Neural networks enjoy widespread success in both research and industry and, with the advent of quantum technology, it is a crucial challenge to design quantum neural networks for fully quantum learning tasks. Here we propose a truly quantum analogue of classical neurons, which form quantum feedforward neural networks capable of universal quantum computation. We describe the efficient training of these networks using the fidelity as a cost function, providing both classical and efficient quantum implementations. Our method allows for fast optimisation with reduced memory requirements: the number of qudits required scales with only the width, allowing deep-network optimisation. We benchmark our proposal for the quantum task of learning an unknown unitary and find remarkable generalisation behaviour and a striking robustness to noisy training data.

It is hard to design quantum neural networks able to work with quantum data. Here, the authors propose a noise-robust architecture for a feedforward quantum neural network, with qudits as neurons and arbitrary unitary operations as perceptrons, whose training procedure is efficient in the number of layers.

Machine learning (ML), particularly applied to deep neural networks via the backpropagation algorithm, has enabled a wide spectrum of revolutionary applications ranging from the social to the scientific^{1,2}. Triumphs include the now everyday deployment of handwriting and speech recognition through to applications at the frontier of scientific research^{2–4}. Despite rapid theoretical and practical progress, ML training algorithms are computationally expensive and, now that Moore’s law is faltering, we must contemplate a future with a slower rate of advance^{5}. However, new exciting possibilities are opening up due to the imminent advent of quantum computing devices that directly exploit the laws of quantum mechanics to evade the technological and thermodynamical limits of classical computation^{5}.

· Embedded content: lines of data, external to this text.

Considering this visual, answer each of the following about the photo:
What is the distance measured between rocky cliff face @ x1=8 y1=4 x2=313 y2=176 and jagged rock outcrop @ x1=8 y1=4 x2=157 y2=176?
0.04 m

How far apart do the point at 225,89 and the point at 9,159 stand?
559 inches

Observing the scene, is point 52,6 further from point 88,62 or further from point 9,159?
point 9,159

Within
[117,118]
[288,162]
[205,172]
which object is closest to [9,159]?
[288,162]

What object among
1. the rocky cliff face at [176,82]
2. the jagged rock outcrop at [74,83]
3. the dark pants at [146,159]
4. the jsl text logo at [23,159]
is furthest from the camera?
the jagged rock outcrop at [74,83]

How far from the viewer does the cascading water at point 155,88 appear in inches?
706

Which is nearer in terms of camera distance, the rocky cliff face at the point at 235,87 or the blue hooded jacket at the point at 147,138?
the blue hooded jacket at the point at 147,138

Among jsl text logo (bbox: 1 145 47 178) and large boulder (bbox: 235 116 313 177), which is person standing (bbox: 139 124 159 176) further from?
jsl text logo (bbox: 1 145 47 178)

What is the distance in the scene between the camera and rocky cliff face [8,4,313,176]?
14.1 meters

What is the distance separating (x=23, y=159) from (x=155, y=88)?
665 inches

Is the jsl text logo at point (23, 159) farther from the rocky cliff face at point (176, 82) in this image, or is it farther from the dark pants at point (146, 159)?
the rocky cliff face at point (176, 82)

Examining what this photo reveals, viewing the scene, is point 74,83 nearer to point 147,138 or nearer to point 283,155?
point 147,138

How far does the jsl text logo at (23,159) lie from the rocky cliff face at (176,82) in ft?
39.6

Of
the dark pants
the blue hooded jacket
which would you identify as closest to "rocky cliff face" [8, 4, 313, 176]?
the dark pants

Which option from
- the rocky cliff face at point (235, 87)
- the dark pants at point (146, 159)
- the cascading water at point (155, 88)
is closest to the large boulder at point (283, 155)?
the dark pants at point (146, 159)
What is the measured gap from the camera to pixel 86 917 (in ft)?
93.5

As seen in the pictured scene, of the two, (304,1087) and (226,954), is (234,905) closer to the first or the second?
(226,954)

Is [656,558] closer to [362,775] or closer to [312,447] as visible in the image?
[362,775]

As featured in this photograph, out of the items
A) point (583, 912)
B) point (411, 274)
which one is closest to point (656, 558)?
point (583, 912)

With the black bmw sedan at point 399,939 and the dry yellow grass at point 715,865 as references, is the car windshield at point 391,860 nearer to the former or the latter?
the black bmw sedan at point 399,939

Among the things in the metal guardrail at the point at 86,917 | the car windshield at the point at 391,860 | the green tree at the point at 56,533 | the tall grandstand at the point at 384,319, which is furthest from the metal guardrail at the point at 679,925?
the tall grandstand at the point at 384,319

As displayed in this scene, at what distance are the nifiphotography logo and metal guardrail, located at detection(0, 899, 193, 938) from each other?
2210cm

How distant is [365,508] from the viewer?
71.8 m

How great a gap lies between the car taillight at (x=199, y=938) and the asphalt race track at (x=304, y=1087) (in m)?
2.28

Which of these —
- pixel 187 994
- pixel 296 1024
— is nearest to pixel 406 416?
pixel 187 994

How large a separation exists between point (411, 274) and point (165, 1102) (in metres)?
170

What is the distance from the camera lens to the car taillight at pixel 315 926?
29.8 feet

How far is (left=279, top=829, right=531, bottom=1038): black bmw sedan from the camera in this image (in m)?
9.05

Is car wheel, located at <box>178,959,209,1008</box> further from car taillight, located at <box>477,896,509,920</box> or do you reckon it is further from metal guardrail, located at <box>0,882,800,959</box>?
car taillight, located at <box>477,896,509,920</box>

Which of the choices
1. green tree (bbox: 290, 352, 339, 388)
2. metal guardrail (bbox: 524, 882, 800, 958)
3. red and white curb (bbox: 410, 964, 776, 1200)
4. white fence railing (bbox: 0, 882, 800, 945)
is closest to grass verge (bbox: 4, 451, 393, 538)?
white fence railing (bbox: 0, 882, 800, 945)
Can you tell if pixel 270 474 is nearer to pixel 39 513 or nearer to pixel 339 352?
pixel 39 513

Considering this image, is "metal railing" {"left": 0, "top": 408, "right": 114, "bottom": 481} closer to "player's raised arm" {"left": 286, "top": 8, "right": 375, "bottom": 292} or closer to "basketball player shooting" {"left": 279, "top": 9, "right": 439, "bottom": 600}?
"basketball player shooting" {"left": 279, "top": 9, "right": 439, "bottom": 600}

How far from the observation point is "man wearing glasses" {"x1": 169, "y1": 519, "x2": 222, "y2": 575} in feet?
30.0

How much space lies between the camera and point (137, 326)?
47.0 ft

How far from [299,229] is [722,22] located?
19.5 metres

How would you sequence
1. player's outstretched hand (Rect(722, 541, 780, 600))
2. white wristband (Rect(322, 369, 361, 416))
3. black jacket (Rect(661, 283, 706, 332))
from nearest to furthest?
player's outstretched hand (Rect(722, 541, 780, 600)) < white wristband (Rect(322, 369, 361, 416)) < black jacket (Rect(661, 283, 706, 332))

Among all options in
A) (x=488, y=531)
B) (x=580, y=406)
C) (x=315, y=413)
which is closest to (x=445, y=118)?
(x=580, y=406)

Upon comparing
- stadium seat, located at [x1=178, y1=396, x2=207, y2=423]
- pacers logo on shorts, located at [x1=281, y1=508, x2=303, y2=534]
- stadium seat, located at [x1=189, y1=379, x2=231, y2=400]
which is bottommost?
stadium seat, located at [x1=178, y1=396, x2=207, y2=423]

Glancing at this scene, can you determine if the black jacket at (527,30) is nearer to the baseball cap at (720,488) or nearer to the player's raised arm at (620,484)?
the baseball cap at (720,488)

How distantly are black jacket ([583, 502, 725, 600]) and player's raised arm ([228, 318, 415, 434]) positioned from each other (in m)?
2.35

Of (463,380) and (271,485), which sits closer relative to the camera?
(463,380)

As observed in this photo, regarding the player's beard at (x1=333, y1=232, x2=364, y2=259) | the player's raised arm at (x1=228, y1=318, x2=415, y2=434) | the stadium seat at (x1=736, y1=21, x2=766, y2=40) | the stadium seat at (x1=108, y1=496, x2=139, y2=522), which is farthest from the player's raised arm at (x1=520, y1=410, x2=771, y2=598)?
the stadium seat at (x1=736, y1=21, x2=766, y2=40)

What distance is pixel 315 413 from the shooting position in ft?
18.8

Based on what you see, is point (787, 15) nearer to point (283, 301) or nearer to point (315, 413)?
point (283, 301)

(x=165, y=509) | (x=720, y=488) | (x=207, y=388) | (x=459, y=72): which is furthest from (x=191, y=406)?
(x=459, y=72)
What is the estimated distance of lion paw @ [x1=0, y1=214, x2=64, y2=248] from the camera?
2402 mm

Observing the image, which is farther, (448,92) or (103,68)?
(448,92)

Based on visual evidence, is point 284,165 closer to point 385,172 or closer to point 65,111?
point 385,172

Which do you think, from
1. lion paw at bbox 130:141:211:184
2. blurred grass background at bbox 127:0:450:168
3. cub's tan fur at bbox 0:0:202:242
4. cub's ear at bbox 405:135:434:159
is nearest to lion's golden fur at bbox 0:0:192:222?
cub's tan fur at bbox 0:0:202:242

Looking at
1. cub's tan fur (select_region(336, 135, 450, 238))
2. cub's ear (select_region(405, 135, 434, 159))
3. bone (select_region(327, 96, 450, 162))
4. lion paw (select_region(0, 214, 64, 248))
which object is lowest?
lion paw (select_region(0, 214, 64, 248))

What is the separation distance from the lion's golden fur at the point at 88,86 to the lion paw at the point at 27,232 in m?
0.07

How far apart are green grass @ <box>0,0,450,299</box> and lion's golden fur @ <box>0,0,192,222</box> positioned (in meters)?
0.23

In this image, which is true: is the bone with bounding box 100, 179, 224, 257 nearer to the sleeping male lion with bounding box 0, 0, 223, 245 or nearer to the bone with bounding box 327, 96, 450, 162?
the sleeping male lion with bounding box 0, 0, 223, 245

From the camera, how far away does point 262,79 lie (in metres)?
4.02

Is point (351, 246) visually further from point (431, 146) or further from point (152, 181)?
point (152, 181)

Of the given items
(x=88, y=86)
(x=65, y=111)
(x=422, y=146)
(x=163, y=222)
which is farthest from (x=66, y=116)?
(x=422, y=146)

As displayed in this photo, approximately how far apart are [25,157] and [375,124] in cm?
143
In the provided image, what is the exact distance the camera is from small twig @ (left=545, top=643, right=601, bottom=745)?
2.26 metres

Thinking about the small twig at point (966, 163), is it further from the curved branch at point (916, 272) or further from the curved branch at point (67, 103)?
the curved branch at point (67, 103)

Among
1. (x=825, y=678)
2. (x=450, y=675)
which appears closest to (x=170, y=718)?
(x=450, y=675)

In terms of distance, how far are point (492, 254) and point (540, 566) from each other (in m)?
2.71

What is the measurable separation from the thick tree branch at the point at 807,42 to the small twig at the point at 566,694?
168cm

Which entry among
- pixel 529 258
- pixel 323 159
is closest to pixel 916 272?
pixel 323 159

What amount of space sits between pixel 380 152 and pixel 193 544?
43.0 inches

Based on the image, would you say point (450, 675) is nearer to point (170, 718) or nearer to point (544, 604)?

The exploitation of quantum computing devices to carry out quantum maching learning (QML) is in its initial exploratory stages^{6}. One can exploit classical ML to improve quantum tasks (“QC” ML, see refs. ^{7,8} for a discussion of this terminology) such as the simulation of many-body systems^{9}, adaptive quantum computation^{10} or quantum metrology^{11}, or one can exploit quantum algorithms to speed up classical ML (“CQ” ML)^{12–15}, or, finally, one can exploit quantum computing devices to carry out learning tasks with quantum data (“QQ” ML)^{16–24}. A good review on this topic can be found in ref. ^{25}. Particularly relevant to the present work is the recent paper of Verdon et al.^{26}, where quantum learning of parametrised unitary operations is carried out coherently. The task of learning an unknown unitary was also studied in a different setting in ref. ^{27}, where the authors focussed on storing the unitary in a quantum memory while having a limited amount of resources. This was later generalised to probabilistic protocols in ref. ^{28}. There are still many challenging open problems left for QML, particularly, the task of developing quantum algorithms for learning tasks involving quantum data.

A series of hurdles face the designer of a QML algorithm for quantum data. These include, finding the correct quantum generalisation of the perceptron, (deep) neural network architecture, optimisation algorithm, and loss function. In this paper we meet these challenges and propose a natural quantum perceptron which, when integrated into a quantum neural network (QNN), is capable of carrying out universal quantum computation. Our QNN architecture allows for a quantum analogue of the classical backpropagation algorithm by exploiting completely positive layer transition maps. We apply our QNN to the task of learning an unknown unitary, both with and without errors. Our classical simulation results are very promising and suggest the feasibility of our procedure for noisy intermediate scale (NISQ) quantum devices, although one would still have to study how noise in the network itself influences the performance.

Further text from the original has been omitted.